◆ WHAT THE TASK REQUIRES ◆
Begin at the line that contains "Taking this photo" and repeat every line from there to the end of the records below, inclusive, without adding any other line.

◆ MATERIAL FOR THIS TASK ◆

□ □ □ □

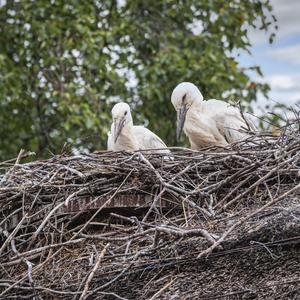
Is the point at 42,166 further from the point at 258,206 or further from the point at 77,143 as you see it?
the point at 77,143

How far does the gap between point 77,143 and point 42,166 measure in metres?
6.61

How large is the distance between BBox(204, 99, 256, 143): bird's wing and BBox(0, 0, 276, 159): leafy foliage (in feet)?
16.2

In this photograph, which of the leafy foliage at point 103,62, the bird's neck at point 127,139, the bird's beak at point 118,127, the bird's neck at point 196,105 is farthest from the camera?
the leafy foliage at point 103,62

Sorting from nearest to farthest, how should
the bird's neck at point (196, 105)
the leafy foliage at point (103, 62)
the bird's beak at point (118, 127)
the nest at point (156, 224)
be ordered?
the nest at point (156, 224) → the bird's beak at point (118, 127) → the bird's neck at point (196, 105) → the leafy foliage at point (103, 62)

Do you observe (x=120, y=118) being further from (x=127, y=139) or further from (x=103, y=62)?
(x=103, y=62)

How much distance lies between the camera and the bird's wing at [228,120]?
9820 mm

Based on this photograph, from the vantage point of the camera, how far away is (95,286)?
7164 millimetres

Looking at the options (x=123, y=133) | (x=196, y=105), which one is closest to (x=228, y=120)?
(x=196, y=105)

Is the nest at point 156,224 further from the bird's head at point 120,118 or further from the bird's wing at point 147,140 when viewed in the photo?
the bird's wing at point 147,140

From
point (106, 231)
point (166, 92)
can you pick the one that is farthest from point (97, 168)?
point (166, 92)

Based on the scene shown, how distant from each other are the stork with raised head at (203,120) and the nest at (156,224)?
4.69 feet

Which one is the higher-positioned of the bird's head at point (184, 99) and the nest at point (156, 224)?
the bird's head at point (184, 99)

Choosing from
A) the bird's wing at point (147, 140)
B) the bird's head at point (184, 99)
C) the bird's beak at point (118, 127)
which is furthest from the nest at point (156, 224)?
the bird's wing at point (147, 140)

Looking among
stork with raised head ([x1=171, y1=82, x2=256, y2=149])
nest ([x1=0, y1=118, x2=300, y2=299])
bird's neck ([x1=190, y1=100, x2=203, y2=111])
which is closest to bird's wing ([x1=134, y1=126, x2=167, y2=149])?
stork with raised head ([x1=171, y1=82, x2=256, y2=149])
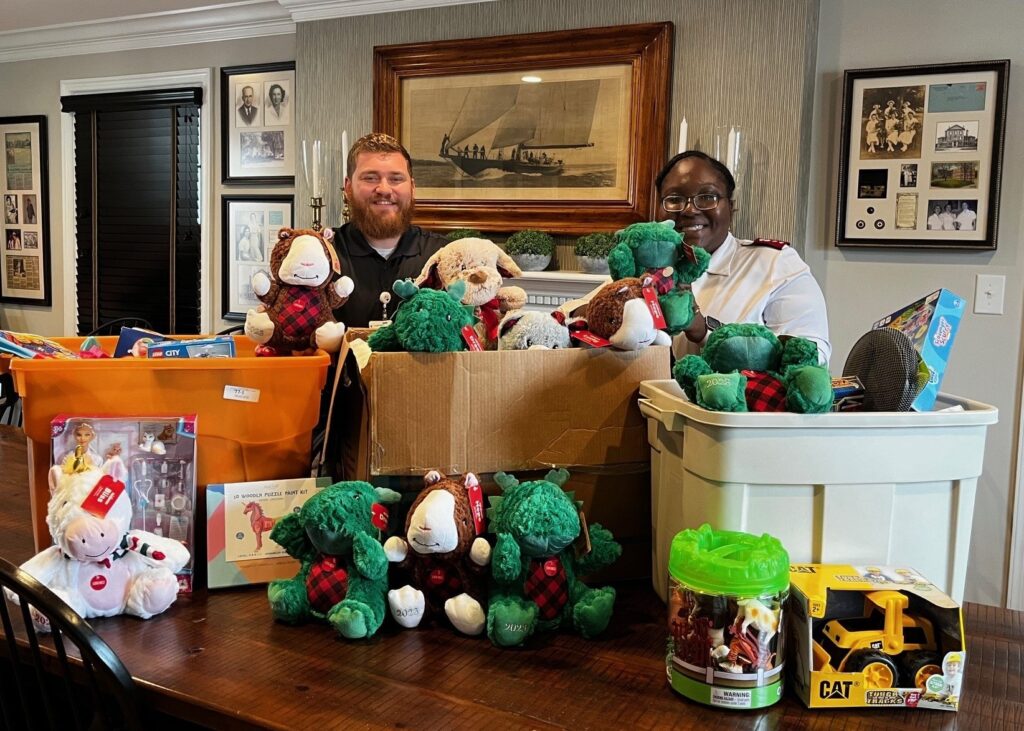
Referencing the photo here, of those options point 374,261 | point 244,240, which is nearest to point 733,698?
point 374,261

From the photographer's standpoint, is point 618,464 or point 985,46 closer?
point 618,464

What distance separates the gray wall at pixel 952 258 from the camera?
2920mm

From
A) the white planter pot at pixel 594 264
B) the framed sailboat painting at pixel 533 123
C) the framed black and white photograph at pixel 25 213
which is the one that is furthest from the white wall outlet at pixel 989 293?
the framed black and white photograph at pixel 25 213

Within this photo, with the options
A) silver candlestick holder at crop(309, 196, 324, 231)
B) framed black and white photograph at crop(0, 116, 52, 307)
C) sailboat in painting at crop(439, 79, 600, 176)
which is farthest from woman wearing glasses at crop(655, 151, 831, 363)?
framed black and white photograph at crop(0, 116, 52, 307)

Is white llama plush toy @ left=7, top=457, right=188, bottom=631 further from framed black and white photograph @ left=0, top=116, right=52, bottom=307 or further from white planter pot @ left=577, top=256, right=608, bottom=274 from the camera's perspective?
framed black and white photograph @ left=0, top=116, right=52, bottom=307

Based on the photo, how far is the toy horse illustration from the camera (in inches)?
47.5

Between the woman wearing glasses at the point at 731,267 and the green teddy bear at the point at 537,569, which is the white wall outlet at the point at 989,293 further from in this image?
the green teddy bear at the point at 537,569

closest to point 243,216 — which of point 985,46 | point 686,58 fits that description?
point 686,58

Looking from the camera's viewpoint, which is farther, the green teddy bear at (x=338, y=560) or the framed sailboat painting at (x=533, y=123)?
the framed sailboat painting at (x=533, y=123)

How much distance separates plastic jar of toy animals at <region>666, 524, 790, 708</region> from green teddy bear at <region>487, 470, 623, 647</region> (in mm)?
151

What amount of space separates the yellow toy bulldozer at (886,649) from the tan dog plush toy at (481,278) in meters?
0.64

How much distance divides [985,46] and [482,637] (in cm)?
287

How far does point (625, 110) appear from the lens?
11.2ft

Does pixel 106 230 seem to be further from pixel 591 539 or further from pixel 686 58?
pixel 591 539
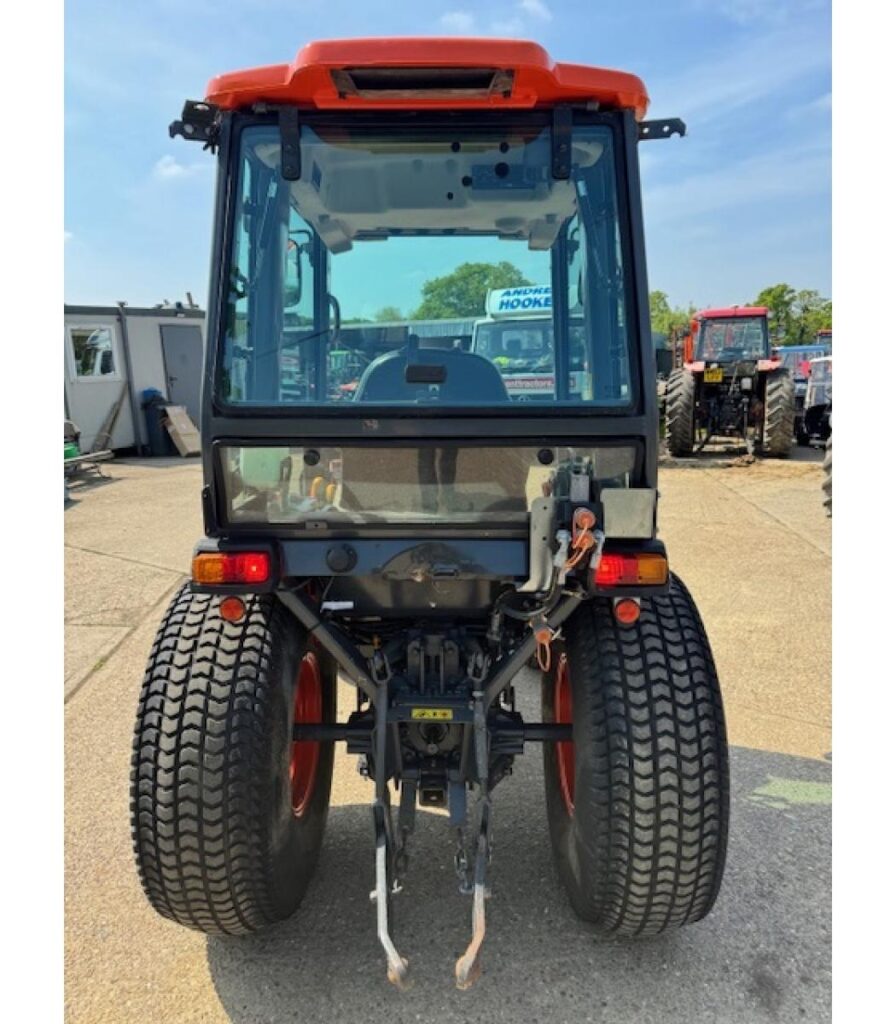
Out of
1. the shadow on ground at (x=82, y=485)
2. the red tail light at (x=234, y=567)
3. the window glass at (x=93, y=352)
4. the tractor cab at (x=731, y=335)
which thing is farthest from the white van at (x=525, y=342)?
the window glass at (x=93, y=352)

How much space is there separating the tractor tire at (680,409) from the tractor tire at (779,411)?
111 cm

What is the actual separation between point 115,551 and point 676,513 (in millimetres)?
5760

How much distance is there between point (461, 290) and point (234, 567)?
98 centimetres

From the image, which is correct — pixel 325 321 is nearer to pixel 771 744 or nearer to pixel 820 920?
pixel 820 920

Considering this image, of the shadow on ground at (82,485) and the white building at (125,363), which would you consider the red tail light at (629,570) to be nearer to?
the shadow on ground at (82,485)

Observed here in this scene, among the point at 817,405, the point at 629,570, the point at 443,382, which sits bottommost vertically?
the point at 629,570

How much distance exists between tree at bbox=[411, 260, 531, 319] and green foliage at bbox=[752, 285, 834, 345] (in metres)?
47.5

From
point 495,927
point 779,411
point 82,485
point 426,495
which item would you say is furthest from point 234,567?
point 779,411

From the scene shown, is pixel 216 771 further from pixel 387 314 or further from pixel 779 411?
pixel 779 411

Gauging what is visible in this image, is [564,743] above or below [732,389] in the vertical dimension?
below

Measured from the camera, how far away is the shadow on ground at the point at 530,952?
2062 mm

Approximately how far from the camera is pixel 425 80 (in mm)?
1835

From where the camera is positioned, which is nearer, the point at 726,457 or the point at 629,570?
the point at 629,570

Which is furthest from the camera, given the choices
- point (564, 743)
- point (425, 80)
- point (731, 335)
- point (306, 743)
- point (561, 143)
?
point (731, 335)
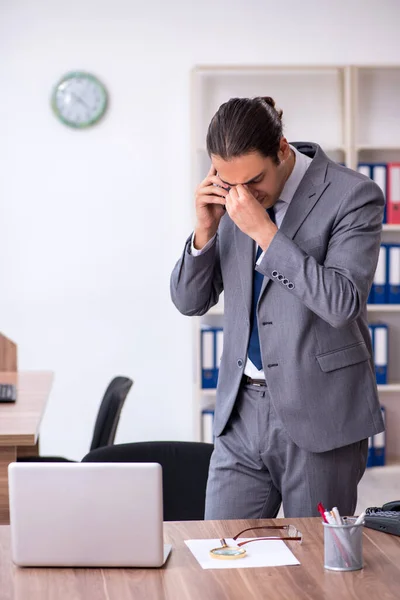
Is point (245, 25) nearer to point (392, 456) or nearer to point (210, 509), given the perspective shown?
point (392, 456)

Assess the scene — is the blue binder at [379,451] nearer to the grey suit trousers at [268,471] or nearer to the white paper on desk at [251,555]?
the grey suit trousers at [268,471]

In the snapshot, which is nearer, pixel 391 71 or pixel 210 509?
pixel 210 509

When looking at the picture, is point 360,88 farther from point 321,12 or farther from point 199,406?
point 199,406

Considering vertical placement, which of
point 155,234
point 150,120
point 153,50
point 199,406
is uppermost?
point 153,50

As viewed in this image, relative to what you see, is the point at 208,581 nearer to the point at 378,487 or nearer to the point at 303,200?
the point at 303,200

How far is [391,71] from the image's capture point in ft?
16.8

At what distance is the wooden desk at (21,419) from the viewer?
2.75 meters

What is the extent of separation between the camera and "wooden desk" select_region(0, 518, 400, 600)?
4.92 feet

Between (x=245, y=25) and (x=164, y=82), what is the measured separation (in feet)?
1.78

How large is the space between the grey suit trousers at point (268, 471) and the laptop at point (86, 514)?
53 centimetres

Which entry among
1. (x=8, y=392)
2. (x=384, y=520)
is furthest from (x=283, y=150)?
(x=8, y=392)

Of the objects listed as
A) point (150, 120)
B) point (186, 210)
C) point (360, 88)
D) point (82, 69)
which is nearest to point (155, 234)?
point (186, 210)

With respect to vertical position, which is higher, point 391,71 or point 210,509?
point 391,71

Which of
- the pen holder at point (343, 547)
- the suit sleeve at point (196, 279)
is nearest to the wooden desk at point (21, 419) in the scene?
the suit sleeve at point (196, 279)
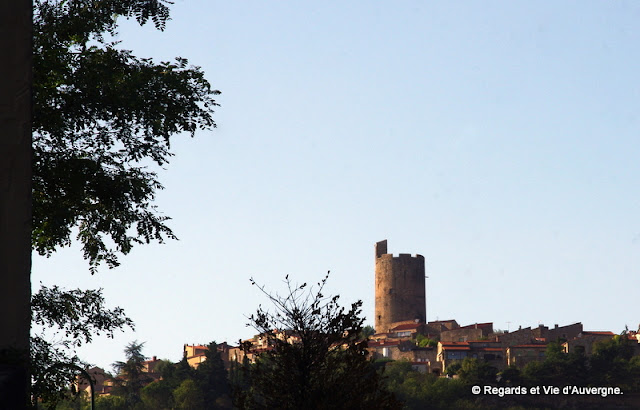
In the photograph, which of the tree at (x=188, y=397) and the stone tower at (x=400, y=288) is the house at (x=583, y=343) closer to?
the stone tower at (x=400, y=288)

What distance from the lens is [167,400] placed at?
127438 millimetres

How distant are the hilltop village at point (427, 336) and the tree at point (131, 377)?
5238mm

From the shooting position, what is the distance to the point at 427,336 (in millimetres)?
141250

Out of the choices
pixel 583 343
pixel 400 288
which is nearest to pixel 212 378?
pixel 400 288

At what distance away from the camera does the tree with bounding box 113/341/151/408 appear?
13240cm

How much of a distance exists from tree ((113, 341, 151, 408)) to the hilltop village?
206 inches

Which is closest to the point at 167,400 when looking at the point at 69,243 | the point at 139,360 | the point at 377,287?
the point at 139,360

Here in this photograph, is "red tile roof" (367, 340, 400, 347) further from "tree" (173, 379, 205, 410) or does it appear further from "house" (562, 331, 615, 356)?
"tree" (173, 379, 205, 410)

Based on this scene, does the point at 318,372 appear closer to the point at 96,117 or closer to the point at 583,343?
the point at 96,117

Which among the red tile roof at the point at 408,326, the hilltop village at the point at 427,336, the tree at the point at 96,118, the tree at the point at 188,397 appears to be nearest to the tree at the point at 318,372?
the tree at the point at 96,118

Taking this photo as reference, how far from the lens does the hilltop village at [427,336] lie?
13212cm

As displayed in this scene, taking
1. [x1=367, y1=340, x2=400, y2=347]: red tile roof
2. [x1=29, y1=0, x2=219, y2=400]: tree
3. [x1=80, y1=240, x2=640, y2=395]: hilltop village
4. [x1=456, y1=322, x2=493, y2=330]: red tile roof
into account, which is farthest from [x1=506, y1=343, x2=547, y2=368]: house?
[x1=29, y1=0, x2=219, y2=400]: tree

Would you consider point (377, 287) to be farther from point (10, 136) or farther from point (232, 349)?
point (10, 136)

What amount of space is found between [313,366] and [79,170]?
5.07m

□ □ □ □

◆ THE ANSWER ◆
Taking this photo as reference, how far from the lens does the hilltop village at [427,336] lie?
13212cm

As displayed in this scene, taking
1. [x1=367, y1=340, x2=400, y2=347]: red tile roof
2. [x1=29, y1=0, x2=219, y2=400]: tree
3. [x1=80, y1=240, x2=640, y2=395]: hilltop village
4. [x1=456, y1=322, x2=493, y2=330]: red tile roof
into account, which is farthest from [x1=506, y1=343, x2=547, y2=368]: house?
[x1=29, y1=0, x2=219, y2=400]: tree

Would you consider point (377, 287) to be farther from point (10, 136) or farther from point (232, 349)?
point (10, 136)

What amount of space is found between [313,366] and [79,170]?
5.07m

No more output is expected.